She added: “I had to make big choices. I don’t want to repeat a Budget like this ever again, but it was necessary to get our public finances and our public services on a stable trajectory.”
Shadow Treasury chief secretary Laura Trott said: “Rachel Reeves confirmed… that her Budget will hit pay for workers.
“This follows from (the) OBR saying household income will fall by 1.25%, and inflation will be pushed up because of the decisions in Labour’s Budget.
“This is the Budget Labour planned all along but were not honest about at the election.
“And it’s no wonder, the effects of it are far worse than even we predicted during the campaign.”
James Smith, research director at the Resolution Foundation economic think tank, said: “This is definitely a tax on working people, let’s be very clear about that.

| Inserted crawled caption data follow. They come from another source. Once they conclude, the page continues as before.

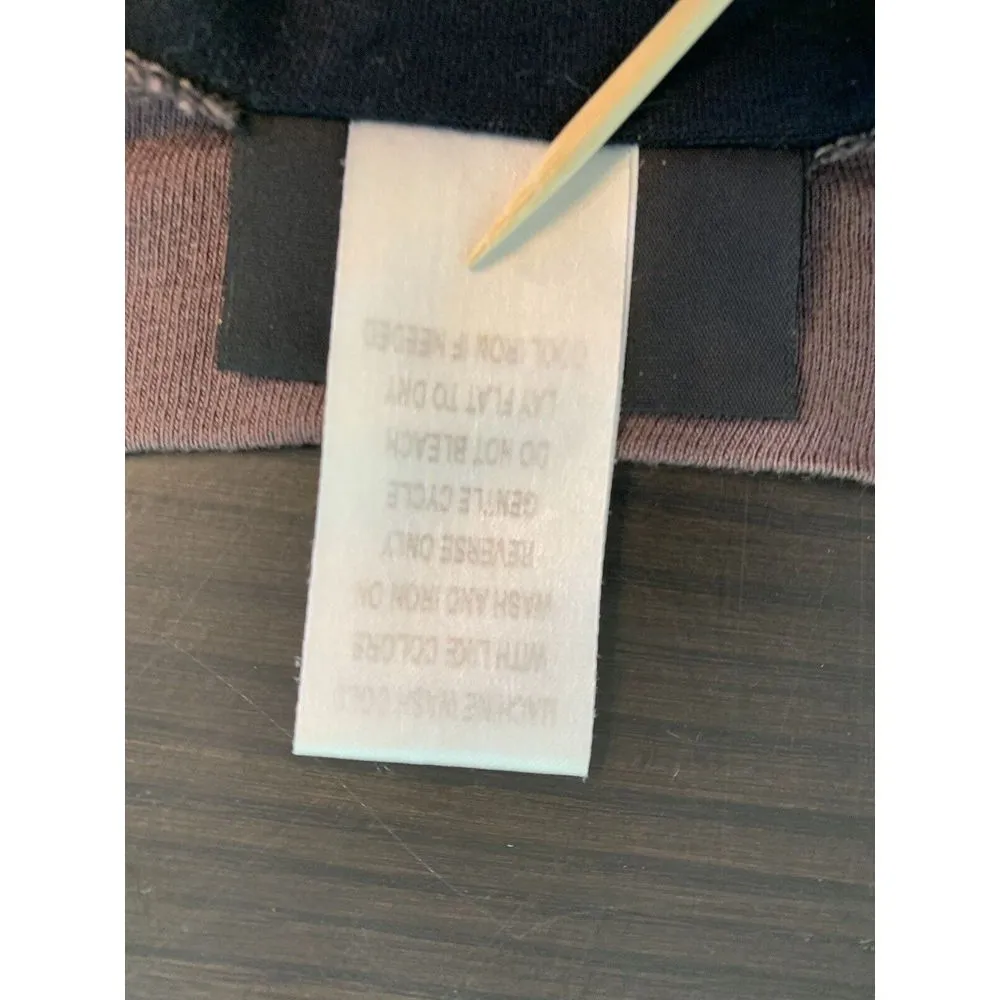 Athleta  Dress Small Yoga Athletic Athleisure‎ Gorpcore Comfy Stretch Minimalist - Image 7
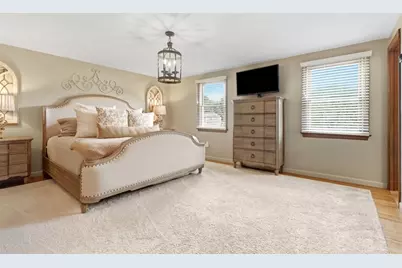 3934 Mimosa Dr, Bethel Park, PA 15102 - Photo 32
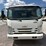 2016-isuzu-npr-image-2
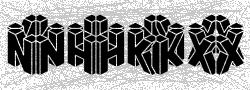 Kontrola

“Even if it doesn’t show up in pay packets from day one, it will eventually feed through to lower wages.”
The OBR has predicted the Government’s spending measures will provide a temporary boost to GDP.
But the watchdog forecast downgrades in subsequent years, and said the Budget measures will add to pressure on inflation and interest rates.
Paul Johnson, director of the influential economics think tank the Institute for Fiscal Studies (IFS), warned Ms Reeves may have to come back for “another round of tax rises in a couple of years’ time – unless she gets lucky on growth”.
Meanwhile, the International Monetary Fund (IMF) endorsed the investment and spending on public services in the Chancellor’s Budget, as well as sustainable tax rises.
In an unusual move, the Washington-based watchdog said: “We support the envisaged reduction in the deficit over the medium term, including by sustainably raising revenue.”
But the verdict of the IMF appeared not to reassure financial markets.
The yield – or interest rate – on a 10-year gilt, an indicator for the cost of state borrowing, hit 4.568% on Thursday afternoon, the highest point since August 2023, while the pound also weakened against the dollar.
Laith Khalaf, head of investment analysis at AJ Bell, said: “Markets are especially sensitive to the effect chancellors can have on interest rates ever since Kwasi Kwarteng took to the despatch box, and with the 10-year gilt yield now climbing to levels seen in the wake of the mini-budget, it’s fair to ask whether Rachel Reeves’ maiden Budget could cause similar problems.
“The answer is probably, and hopefully, not.”
But the market reaction could have a knock-on impact for homeowners, he said: “Based on what’s happened to the two-year gilt, we might start to see mortgages creeping up again, just when borrowers thought we were on a firmly downward path.”
The Chancellor was asked if she was worried that the country could be heading for a “Liz Truss situation”.
“The number one commitment of this Government is economic and fiscal stability which is why we put in place yesterday in the Budget robust fiscal rules that we will meet two years early,” she told Bloomberg TV.
A Downing Street spokeswoman said: “It’s a matter of Government policy not to comment on market fluctuations.”
But Tory leadership hopeful Robert Jenrick said: “Reeves promised stability, but her gloom-and-bust Budget has sent borrowing costs soaring and the pound falling.”